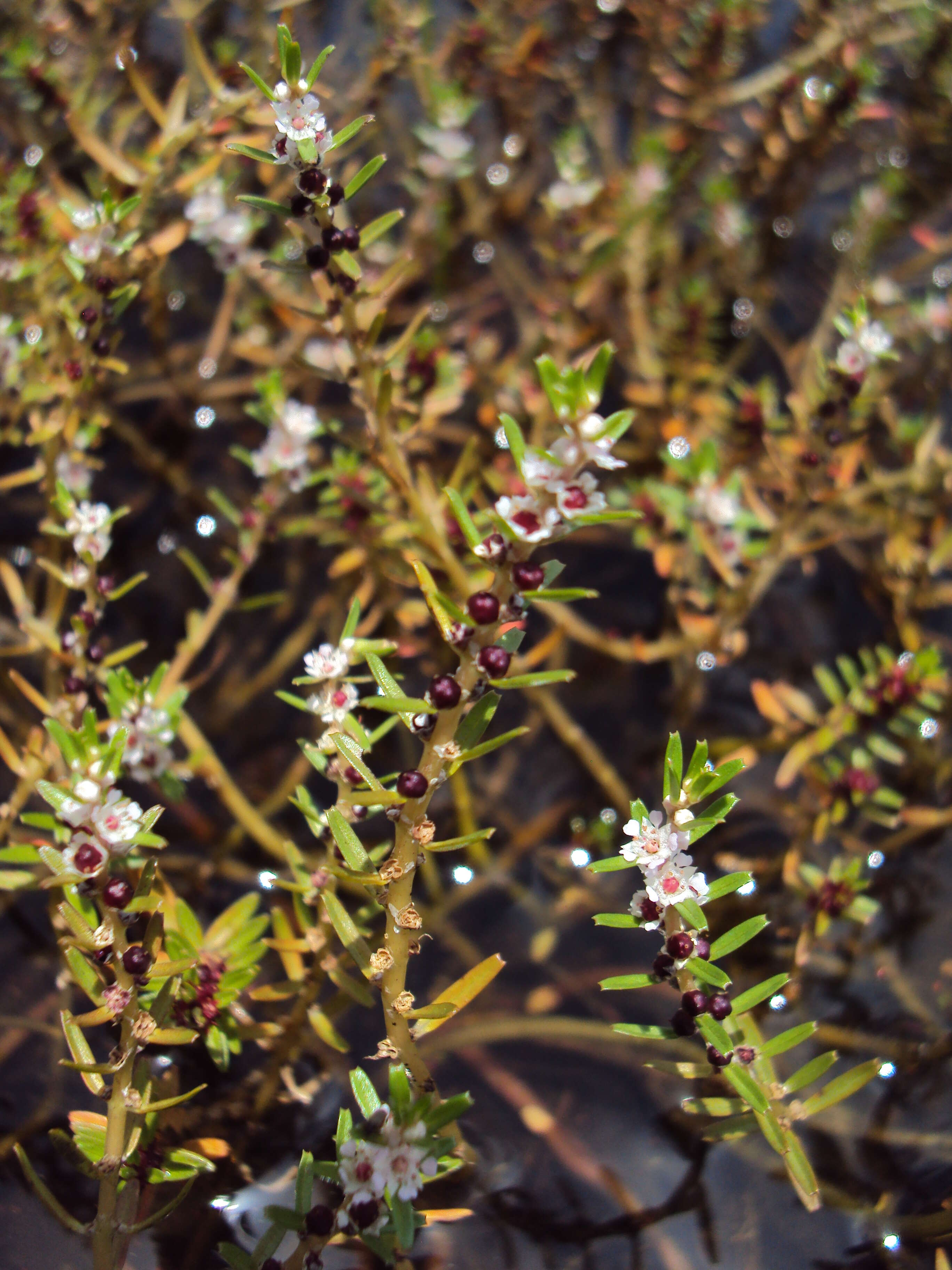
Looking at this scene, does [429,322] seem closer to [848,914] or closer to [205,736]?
[205,736]

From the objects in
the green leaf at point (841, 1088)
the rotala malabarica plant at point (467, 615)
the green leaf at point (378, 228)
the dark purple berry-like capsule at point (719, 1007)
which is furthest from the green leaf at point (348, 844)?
the green leaf at point (378, 228)

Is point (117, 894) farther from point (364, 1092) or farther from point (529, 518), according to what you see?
point (529, 518)

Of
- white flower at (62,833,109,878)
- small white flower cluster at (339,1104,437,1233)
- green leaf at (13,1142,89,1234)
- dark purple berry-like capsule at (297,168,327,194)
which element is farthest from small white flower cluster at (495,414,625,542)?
green leaf at (13,1142,89,1234)

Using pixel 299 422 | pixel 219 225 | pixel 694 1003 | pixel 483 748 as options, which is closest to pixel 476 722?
pixel 483 748

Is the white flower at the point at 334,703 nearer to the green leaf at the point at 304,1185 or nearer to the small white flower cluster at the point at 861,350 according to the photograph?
the green leaf at the point at 304,1185

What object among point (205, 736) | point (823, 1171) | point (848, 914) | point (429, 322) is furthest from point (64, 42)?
point (823, 1171)

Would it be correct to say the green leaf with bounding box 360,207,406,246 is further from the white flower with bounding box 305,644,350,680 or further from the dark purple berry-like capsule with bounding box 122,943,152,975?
the dark purple berry-like capsule with bounding box 122,943,152,975
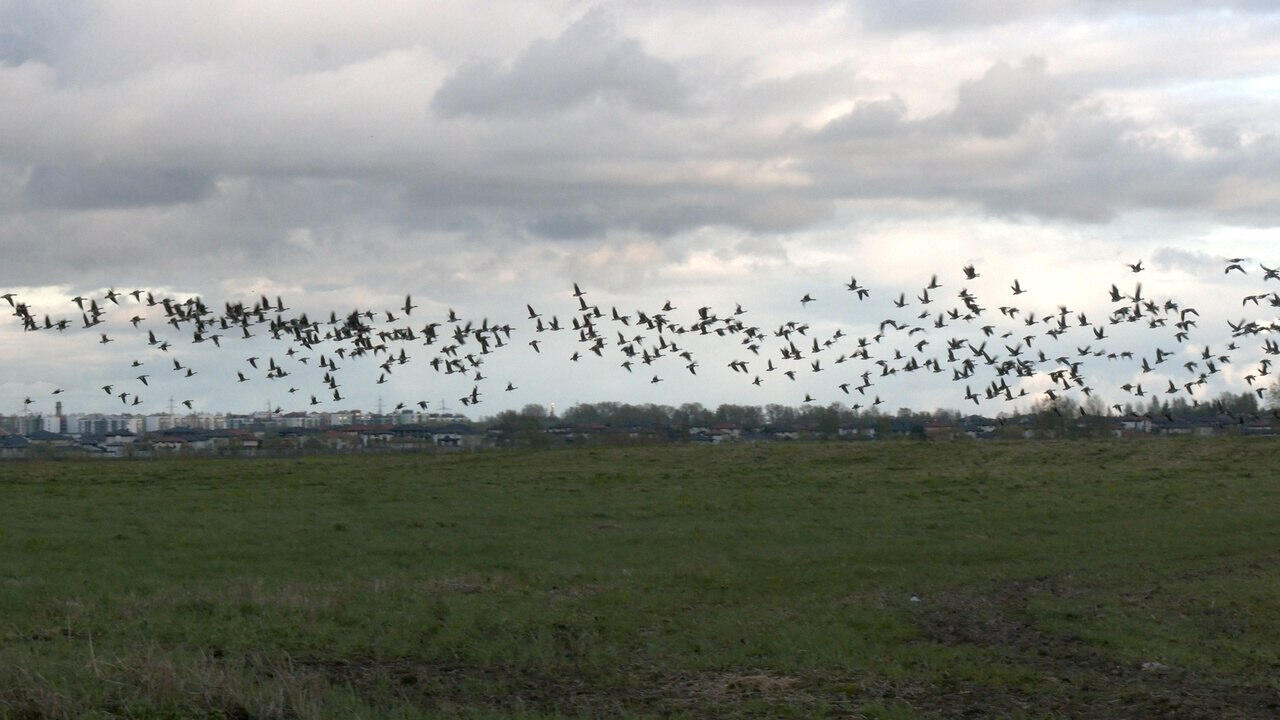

================================

## Opdracht
Wijzig alle bovenstaande items door "rotala malabarica plant" te vervangen door "aquatic plant" en geef ze verder ongewijzigd opnieuw weer. Laat de afbeeldingen in uw antwoord weg.

## Uitvoer
Looking at this scene, does [429,322] seem closer to [848,914] or closer to [205,736]?
[205,736]

From the objects in
the green leaf at point (841, 1088)
the aquatic plant at point (467, 615)
the green leaf at point (378, 228)
the dark purple berry-like capsule at point (719, 1007)
which is furthest from the green leaf at point (348, 844)?
the green leaf at point (378, 228)

Is point (117, 894) farther from point (364, 1092) or farther from point (529, 518), according to what you see?
point (529, 518)

Of
- white flower at (62,833,109,878)
- small white flower cluster at (339,1104,437,1233)
- green leaf at (13,1142,89,1234)
- dark purple berry-like capsule at (297,168,327,194)
which element is farthest from small white flower cluster at (495,414,625,542)?
green leaf at (13,1142,89,1234)

Using pixel 299 422 | pixel 219 225 | pixel 694 1003 | pixel 483 748 as options, which is closest to pixel 476 722?
pixel 483 748

Is the white flower at the point at 334,703 nearer to the green leaf at the point at 304,1185 or nearer to the small white flower cluster at the point at 861,350 according to the photograph?
the green leaf at the point at 304,1185

What object among point (205, 736) | point (823, 1171) | point (848, 914) | point (429, 322) is furthest from point (64, 42)?
point (823, 1171)

Would it be correct to say the green leaf with bounding box 360,207,406,246 is further from the white flower with bounding box 305,644,350,680 or further from the dark purple berry-like capsule with bounding box 122,943,152,975?
the dark purple berry-like capsule with bounding box 122,943,152,975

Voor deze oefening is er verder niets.